* [Auszug]:
==============================
Ein völlig verkorkstes Interview gab Sachsens Ministerpräsident Michael Kretschmer am 7. März u. a. der LVZ, in dem er vor allem die Abschaffung der Verbandsklagerechte forderte. Und das mit geradezu obskuren Argumenten. Seine Forderung: „Das Problem sind untaugliche gesetzliche Regelungen. Die müssen jetzt schnell geändert werden.“ Den Ärger bekommt er nicht nur postwendend mit den sächsischen Umweltverbänden. Denn die erleben in Sachsen etwas anderes: Die permanente Aushöhlung ihrer Mitwirkungsrechte.

Erst vor einem Jahr, im Mai 2019, hat die Grünen-Fraktion ein ganzes Antragspaket eingereicht, um die Mitwirkungsrechte der Umweltverbände in Sachsen endlich zu verbessern. Denn auch wenn Kretschmer nun die Windkraftanlagengegner als Beispiel benennt, die ausgerechnet mit Naturschutzgesetzen gegen den Bau von Windkraftanlagen vorgehen. Bei Straßen- und anderen Großprojekten stimmt seine Argumentation gerade in Sachsen schon seit langem nicht.
==============================
* [Deine Aufgaben]:
#1 Stimmen diese Aussagen mit dem Text über Kretschmers Interview überein? Antworte jeweils mit Ja oder Nein und zitiere die Wörter aus dem Text, die das belegen.
(a) Kretschmer gab das Interview am 7. März.
(b) Die Grünen-Fraktion reichte ihr Antragspaket im Mai 2020 ein.
(c) Kretschmer forderte vor allem die Abschaffung der Verbandsklagerechte.
#2 Schreib den Teil aus dem Text über Kretschmers Interview zwischen "Erst vor einem" und "seit langem nicht.", beides eingeschlossen, noch einmal ab und ersetze dabei "Grünen-Fraktion" durch "Fraktion der Grünen".
#3 Schreib den Text über Kretschmers Interview nach seinem letzten Satz weiter.
==============================
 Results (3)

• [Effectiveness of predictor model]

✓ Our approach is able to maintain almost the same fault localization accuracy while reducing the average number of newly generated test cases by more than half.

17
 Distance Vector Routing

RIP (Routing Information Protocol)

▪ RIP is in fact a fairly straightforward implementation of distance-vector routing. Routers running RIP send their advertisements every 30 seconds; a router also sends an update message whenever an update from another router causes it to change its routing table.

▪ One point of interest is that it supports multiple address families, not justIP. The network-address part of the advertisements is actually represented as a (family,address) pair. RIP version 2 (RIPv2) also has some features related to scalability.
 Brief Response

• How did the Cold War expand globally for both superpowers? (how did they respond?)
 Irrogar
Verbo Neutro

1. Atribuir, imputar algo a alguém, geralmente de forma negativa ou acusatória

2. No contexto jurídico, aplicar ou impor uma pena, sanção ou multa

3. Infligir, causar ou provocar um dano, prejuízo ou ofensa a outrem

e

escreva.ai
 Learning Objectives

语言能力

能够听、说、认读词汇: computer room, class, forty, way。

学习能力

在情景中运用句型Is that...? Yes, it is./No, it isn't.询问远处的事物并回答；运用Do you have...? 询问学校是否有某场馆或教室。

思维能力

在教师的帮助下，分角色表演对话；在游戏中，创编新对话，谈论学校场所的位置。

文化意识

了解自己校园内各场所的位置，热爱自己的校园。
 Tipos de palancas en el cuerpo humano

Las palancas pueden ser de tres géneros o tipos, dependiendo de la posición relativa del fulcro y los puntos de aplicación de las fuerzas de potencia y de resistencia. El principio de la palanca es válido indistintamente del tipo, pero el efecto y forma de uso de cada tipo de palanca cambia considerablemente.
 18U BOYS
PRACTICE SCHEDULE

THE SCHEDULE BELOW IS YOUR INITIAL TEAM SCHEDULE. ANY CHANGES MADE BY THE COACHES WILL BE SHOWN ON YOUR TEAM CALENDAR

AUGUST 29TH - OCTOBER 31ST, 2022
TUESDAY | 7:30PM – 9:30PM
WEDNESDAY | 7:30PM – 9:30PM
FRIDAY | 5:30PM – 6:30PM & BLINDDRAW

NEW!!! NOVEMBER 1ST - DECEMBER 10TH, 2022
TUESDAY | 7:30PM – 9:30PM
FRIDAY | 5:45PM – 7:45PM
==============================
* [Lösungen]:
#1
(a) Ja: „am 7. März“
(b) Nein: „im Mai 2019“
(c) Ja: „in dem er vor allem die Abschaffung der Verbandsklagerechte forderte“

#2
Erst vor einem Jahr, im Mai 2019, hat die Fraktion der Grünen ein ganzes Antragspaket eingereicht, um die Mitwirkungsrechte der Umweltverbände in Sachsen endlich zu verbessern. Denn auch wenn Kretschmer nun die Windkraftanlagengegner als Beispiel benennt, die ausgerechnet mit Naturschutzgesetzen gegen den Bau von Windkraftanlagen vorgehen. Bei Straßen- und anderen Großprojekten stimmt seine Argumentation gerade in Sachsen schon seit langem nicht.

#3
Dort wird oft genug versucht, die Beteiligung von Bürgern und Umweltverbänden auszuhebeln, werden die Projekte bis zur Umsetzung geprügelt und die Einwände der Umweltverbände werden einfach negiert. So zu erleben etwa bei der Waldschlösschenbrücke in Dresden, beim Ausbau des Flughafens Leipzig/Halle …

Die Umweltverbände werden geradezu gezwungen, am Ende den teuren Klageweg einzuschlagen, von dem die privaten und staatlichen Planer ganz genau wissen, dass die Verbände daran finanziell zugrunde gehen, wenn ihre Klage in den sächsischen Gerichtsinstanzen immer wieder abgelehnt und weitergereicht wird.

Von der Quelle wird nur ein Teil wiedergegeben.